═══ Exercise input ═══

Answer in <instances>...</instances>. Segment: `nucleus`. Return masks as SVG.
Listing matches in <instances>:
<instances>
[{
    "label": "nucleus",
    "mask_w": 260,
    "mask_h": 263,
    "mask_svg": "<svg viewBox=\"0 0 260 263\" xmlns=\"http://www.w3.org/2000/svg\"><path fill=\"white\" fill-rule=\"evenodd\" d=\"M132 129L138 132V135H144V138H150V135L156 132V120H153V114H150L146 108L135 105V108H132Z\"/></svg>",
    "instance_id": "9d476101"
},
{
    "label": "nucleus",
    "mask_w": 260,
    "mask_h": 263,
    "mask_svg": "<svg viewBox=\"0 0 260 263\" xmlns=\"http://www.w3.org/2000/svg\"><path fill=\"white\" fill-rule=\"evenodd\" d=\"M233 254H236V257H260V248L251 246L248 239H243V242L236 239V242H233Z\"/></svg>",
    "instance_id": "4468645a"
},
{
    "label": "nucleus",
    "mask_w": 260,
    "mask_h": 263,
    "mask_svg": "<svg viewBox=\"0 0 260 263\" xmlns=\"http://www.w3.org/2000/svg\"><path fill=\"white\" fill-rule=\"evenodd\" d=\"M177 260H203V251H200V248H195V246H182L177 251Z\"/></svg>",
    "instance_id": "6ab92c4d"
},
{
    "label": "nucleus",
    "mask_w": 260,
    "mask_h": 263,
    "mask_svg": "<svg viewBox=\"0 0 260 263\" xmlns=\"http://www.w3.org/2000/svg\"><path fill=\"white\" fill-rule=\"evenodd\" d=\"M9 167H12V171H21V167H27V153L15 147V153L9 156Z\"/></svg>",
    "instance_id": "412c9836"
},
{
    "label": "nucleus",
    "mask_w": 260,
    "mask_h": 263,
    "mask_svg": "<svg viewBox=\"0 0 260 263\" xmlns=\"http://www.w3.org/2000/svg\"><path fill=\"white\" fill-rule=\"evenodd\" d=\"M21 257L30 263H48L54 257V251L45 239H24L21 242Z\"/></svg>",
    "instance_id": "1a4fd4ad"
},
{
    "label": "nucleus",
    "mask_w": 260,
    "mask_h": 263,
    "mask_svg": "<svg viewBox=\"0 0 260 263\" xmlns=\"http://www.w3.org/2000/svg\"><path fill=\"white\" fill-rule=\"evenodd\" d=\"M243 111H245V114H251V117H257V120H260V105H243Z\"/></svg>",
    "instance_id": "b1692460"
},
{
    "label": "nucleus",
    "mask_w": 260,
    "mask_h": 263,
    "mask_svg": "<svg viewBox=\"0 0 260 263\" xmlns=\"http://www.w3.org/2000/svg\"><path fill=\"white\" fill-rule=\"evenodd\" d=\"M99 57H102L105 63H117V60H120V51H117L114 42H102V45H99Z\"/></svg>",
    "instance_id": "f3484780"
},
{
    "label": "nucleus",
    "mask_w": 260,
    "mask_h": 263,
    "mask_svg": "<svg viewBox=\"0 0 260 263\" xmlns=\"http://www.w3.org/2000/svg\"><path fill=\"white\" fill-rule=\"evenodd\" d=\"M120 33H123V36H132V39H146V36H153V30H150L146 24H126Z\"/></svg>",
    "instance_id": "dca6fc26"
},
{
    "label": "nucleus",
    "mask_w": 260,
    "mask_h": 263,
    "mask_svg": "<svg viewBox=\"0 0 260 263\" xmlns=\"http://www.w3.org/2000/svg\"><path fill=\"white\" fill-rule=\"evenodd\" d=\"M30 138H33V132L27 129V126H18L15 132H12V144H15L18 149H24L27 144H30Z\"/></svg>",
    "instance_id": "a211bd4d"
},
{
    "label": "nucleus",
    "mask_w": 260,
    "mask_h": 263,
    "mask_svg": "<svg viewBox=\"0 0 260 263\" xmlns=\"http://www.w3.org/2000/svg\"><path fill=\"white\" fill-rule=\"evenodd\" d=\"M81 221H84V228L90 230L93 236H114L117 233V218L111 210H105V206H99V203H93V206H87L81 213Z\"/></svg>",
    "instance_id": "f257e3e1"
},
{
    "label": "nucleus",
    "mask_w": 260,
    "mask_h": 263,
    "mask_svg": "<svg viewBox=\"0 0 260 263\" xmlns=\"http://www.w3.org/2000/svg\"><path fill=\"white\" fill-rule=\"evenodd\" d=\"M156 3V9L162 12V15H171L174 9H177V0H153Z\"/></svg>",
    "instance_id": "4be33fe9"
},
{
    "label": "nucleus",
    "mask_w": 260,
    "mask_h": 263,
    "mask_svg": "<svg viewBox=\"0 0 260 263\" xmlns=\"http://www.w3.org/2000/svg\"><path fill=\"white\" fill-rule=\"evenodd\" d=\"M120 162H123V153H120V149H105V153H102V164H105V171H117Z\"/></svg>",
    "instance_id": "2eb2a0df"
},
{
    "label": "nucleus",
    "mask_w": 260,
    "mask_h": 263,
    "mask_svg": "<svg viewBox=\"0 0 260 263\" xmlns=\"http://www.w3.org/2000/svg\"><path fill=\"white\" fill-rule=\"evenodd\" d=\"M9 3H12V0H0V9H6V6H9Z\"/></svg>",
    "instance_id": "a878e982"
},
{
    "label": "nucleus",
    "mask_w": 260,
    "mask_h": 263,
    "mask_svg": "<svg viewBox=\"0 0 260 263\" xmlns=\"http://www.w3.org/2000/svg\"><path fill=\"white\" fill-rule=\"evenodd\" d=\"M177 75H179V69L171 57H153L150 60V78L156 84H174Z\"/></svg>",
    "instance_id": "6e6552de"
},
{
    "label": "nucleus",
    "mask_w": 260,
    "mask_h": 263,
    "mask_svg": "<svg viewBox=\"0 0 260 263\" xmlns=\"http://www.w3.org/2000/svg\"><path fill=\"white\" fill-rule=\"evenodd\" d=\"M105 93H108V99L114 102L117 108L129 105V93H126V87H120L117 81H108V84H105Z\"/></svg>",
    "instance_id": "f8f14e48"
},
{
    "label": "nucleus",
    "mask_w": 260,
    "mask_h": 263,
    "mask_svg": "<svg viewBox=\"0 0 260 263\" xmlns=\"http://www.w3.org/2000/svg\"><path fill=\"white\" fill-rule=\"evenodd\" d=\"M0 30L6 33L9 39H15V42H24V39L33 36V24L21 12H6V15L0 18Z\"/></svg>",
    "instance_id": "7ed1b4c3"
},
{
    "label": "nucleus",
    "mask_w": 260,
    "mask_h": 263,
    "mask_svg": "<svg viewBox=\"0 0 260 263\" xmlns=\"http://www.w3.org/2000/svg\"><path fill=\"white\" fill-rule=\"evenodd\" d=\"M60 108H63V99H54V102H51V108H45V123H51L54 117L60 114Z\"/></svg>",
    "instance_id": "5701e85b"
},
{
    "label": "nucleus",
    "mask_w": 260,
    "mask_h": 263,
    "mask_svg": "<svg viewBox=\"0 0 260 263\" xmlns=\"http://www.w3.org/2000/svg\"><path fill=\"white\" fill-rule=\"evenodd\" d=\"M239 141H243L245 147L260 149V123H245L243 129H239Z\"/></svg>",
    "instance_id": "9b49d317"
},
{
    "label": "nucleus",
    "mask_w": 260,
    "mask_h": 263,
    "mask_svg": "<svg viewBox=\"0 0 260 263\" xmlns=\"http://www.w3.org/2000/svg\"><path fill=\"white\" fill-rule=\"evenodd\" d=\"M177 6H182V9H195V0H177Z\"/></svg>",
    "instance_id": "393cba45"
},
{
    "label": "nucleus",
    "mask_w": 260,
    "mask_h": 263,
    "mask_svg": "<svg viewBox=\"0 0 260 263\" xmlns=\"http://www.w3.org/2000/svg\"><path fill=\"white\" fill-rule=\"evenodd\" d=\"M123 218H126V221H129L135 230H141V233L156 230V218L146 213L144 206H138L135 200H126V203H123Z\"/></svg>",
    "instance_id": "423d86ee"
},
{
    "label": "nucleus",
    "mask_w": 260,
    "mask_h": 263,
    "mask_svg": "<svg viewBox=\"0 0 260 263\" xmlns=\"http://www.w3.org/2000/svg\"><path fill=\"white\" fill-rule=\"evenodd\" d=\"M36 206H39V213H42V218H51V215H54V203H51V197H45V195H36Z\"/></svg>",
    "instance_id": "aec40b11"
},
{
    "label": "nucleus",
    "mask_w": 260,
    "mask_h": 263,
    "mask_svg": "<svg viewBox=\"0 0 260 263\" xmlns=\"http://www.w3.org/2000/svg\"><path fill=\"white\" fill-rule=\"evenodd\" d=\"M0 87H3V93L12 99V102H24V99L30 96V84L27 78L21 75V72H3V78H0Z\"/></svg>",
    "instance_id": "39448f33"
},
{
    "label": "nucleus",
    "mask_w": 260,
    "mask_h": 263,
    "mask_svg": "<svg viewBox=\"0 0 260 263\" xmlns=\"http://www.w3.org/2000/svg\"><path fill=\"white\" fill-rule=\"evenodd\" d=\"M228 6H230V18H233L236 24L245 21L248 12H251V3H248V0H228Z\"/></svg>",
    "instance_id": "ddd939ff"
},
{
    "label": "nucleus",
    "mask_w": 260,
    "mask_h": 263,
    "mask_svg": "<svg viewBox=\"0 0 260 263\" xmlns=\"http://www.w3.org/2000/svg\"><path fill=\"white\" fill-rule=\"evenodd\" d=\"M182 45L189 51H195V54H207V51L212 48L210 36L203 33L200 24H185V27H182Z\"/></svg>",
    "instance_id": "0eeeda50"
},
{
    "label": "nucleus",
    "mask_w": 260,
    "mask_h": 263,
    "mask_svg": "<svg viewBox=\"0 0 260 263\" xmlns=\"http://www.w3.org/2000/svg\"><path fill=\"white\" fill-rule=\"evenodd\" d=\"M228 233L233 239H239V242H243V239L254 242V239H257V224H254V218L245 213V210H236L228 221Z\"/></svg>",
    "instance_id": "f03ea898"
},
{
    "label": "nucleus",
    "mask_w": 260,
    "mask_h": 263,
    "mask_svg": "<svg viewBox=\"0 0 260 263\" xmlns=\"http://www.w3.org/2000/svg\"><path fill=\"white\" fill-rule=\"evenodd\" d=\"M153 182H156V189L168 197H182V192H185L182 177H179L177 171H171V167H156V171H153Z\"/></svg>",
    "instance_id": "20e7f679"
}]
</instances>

═══

*Written instruction*
Report every line of the listing above that contains the string "instances". Case counts.

*The solution*
Answer in <instances>...</instances>. Segment: `nucleus`. Return masks as SVG.
Listing matches in <instances>:
<instances>
</instances>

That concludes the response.